Response to Rick Warren – Churches are helpful, but not a silver bullet for HIV

According to American Pastor Rick Warren, the church is the best conduit through which to fight against HIV/AIDS globally. Critics have charged Warren and his Ugandan counterpart – Martin Ssempa – with disrupting effective HIV/AIDS programs for abstinence-only evangelical-based approaches. In addition, the partnership between Warren and Ssempa has led to increased antipathy toward homosexuals in Uganda.

In yesterday’s CNN article, Warren writes,

“Though late to the fight, in 2003 Kay and I heard God calling us to care for those infected and affected, to raise our voices on their behalf, and to figure out practical ways for local churches to serve them.

We traveled to Africa, ground zero for this pandemic, and were brokenhearted by the pain and thrilled by the compassion we observed.

Out of the bubble that is American life, we sat with dying men and women, held newly orphaned babies in our arms, and cried with shattered family members.

In America, we’d heard public leaders, including pastors, make pronouncements about AIDS that implied that those infected were enemies, or at least deserved their illness.

But at the grassroots level we witnessed Christ-followers by the thousands opening their hearts, their homes, their wallets and their churches to fellow human beings in their suffering. Clearly, local churches were at the forefront of this battle in Africa.”

Evidently Warren travelled to Africa searching for a way that the church could help with the epidemic, only to find that local churches were already doing a good job in caring for the sick. Warren later writes in his article that this system inspired him to set up similar faith-based support networks in the US and globally.

At the same time that Warren was being inspired by African church-goers, Uganda was implementing its successful A.B.C. – Abstinence, Be Faithful, Condomize – campaign against HIV/AIDS. The country had one of the most progressive attitudes toward HIV/AIDS in the region, mostly as a result of President Museveni’s early efforts to combat the disease publically.

As Max Blumenthal of The Daily Beast writes,

“…an investigation into Warren’s involvement in Africa reveals a web of alliances with right-wing clergymen who have sidelined science-based approaches to combating AIDS in favor of abstinence-only education. More disturbingly, Warren’s allies have rolled back key elements of one of the continent’s most successful initiative, the so-called ABC program in Uganda. Stephen Lewis, the United Nations’ special envoy for HIV/AIDS in Africa, told the New York Times their activism is “resulting in great damage and undoubtedly will cause significant numbers of infections which should never have occurred.”

Later, Warren was associated, through Ssempa, with the controversial “Kill the Gays” bill in Uganda’s Parliament that would make homosexuality a capital offense. Despite threats that the bill would be revisited this session, the Uganda Parliament adjourned on 13 May without debating the bill. It remains tabled for the moment.

While Warren’s work in Africa is ineffectively (and ruinously) intertwined with his own personal mission against condom promotion and homosexuality, his base argument that the church is the best way to combat HIV/AIDS isn’t necessarily a bad one. As Warren himself admits, when he first traveled to Africa, he saw a system of faith-based care and prevention that was working. Since then, church-based HIV/AIDS programs have encountered problems because of Warren’s involvement and his perversion of their original approach.

As Warren and Ssempa have shown, hate rhetoric and narrow-mindedness is utterly ineffective in a country like Uganda. Their approach has not only led to local and international backlash, but also managed to undermine decades of effective behavior change promotion. For me, Warren’s article is a rare moment where I agree with the message but cannot bring myself to support the messenger.

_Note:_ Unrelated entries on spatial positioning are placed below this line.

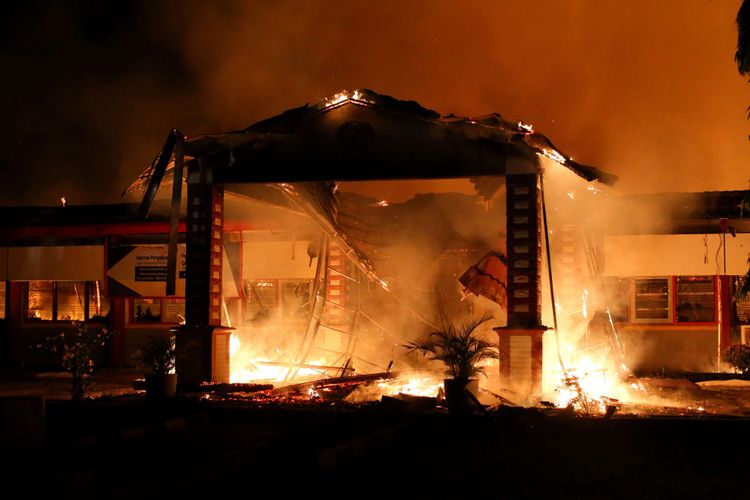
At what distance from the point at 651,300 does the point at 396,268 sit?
19.9 feet

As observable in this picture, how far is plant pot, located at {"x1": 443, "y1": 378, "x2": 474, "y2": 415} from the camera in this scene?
33.8ft

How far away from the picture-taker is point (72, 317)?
20516mm

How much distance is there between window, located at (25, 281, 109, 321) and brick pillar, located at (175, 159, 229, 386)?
25.0ft

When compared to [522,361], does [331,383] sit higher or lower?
lower

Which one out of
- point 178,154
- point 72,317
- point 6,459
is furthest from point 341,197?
point 6,459

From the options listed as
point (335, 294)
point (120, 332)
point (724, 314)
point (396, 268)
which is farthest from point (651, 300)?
point (120, 332)

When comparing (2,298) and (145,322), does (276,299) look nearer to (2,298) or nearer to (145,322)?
(145,322)

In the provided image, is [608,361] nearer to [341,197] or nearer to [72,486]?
[341,197]

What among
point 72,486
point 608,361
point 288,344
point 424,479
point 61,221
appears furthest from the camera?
point 61,221

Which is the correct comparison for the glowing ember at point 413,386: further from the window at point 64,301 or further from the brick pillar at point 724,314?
the window at point 64,301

Churches are a centerpiece of life for the majority of Africans. They can and do provide essential services to HIV/AIDS victims and in promoting healthy behavior that can prevent the spread of the disease. Warren is correct when he writes,

The church has the largest distribution network on the planet. There are more churches in the world than all the Wal-Marts, McDonald’s and Starbucks combined. The church was global 200 years before anyone else thought of globalization. We could take you to thousands of villages around the world where the only institution to speak of is a church.”

However, faith-based HIV/AIDS programs cannot provide a silver bullet solution to the HIV epidemic. Their efforts must be coupled with methods that are scientifically and culturally proven effective within the communities that they are implemented. Churches also need nurses and doctors to administer HIV testing and treatment. They need nutritionists to determine appropriate food intake for ART users. While we should not downplay or neglect the importance of the church as a support system and useful network through which to deliver treatment and prevention methods, HIV programs require a variety of organizations and government agencies working in concert.